By CHIOMA OBINNA
Irked by the poor laboratory result outcomes in Nigeria, no fewer than 24 Stepwise Laboratory Management Towards Accreditation, SLMTAs, have been trained by the Nigerian Institute of Medical Research, NIMR as part of strategies to strengthen and improve laboratory practice in the country as well as accelerate international accreditation.
The two-week training funded by IANPHI was in line with the WHO-AFRO’s Stepwise Laboratory Improvement Process Towards Accreditation, SLIPTA, initiative in accordance with its core functions of setting norms and standards and building institutional capacity.

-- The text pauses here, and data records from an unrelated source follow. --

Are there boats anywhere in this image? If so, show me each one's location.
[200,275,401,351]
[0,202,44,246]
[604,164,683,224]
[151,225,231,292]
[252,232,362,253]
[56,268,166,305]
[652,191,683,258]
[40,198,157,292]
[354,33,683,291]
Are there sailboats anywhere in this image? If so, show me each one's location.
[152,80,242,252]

The task–based, hands –on-training programme which was the first of its kind in West Africa was established by WHO-AFRO, the US Centres for Disease Control and Prevention, CDC, the American Society of Clinical Pathology, ASCP and the Clinton Foundation to facilitate implementation of the SLIPTA initiative.

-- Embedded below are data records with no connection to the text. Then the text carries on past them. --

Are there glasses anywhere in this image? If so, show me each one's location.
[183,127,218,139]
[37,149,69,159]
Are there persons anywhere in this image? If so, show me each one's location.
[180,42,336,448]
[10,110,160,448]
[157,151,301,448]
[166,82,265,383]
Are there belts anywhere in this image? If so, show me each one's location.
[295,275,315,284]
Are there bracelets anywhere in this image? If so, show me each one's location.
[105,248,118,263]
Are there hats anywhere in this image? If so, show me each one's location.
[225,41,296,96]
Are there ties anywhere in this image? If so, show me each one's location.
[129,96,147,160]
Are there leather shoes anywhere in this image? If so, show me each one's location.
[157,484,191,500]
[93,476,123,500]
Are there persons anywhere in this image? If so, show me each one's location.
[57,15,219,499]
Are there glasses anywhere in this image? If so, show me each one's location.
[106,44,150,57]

Addressing the 24 participants comprising Pathologists, Medical Laboratory Scientists and other scientists, the Director-General of NIMR, Prof Innocent Ujah explained that the country was on its path of high quality laboratory practice in various hospitals and clinics for the overall benefit of all patients.

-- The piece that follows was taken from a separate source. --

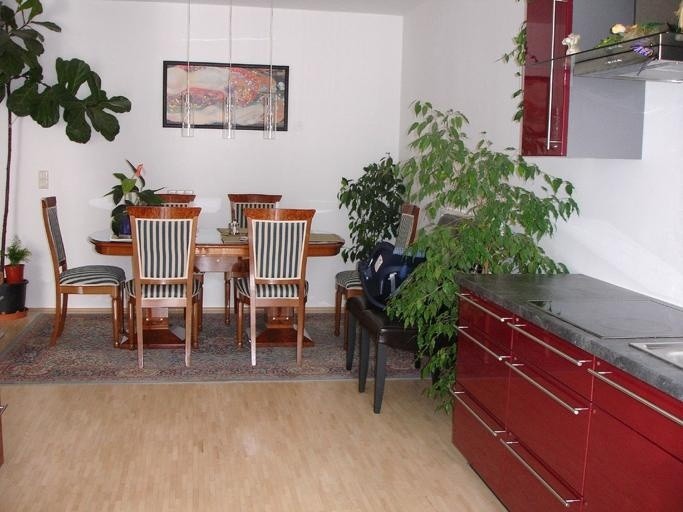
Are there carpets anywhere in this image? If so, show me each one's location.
[0,312,456,385]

Ujah who lamented that the issue of laboratory quality in Nigeria has remained a source of concern to many clinicians and scientists in the country disclosed that only two laboratories in Nigeria were International Standard Organisation, ISO certified.
He said the two week training has afforded the participants opportunity to learn to assess and accredit laboratories such that standards are maintained and improved upon.
According to him, “The programme aims to strengthen laboratory management, achieve immediate laboratory improvement and accelerate the preparedness toward accreditation.”
Explaining the importance of the training he said: Public health laboratories provide timely and reliable results primarily for the purpose of disease control and prevention. Clinical laboratories provide accurate diagnosis of on-going, recent or past infections for appropriate case management. Therefore, for results of laboratories to be credible and contribute positively to improving healthcare they need to implement laboratory quality standards.
To achieve this, health laboratories should be encouraged and supported to achieve international accreditation. “Accredited Medical Laboratories have capacity for well –functioning quality management systems, technical competence, timely and customer focused services that contribute effectively to patient care.
“They require leadership, time, attention, resources and continuous commitment to evaluation and improvement. Poor laboratory quality leads to misdiagnosis and mismanagement of clinical conditions, inability to conduct adequate surveillance.
“By 2011 there were 5,349 diagnostic laboratories operating in Nigeria, out of these, only two (NIMR Human Virology Laboratory and Pathcare Nigeria Limited laboratories) have ISO15189 accreditation while the 445 Nigerian Air Force Hospital Laboratory achieved the 5- star ranking under the WHO/AFRO SLMTA programme.”
Director of Research, Dr. Oni Idigbe lamented that only 348 laboratories were accredited in Africa and out of the number, 314 are in South Africa alone and the remaining 34 accredited were in other African countries.
“We decided to bring in master trainers from Kenya and Uganda because Nigeria does not have any and we are trying to look inward to see how we can build incountry capacity to ensure that we build a critical mass of trainers to assist in the accreditation processes.”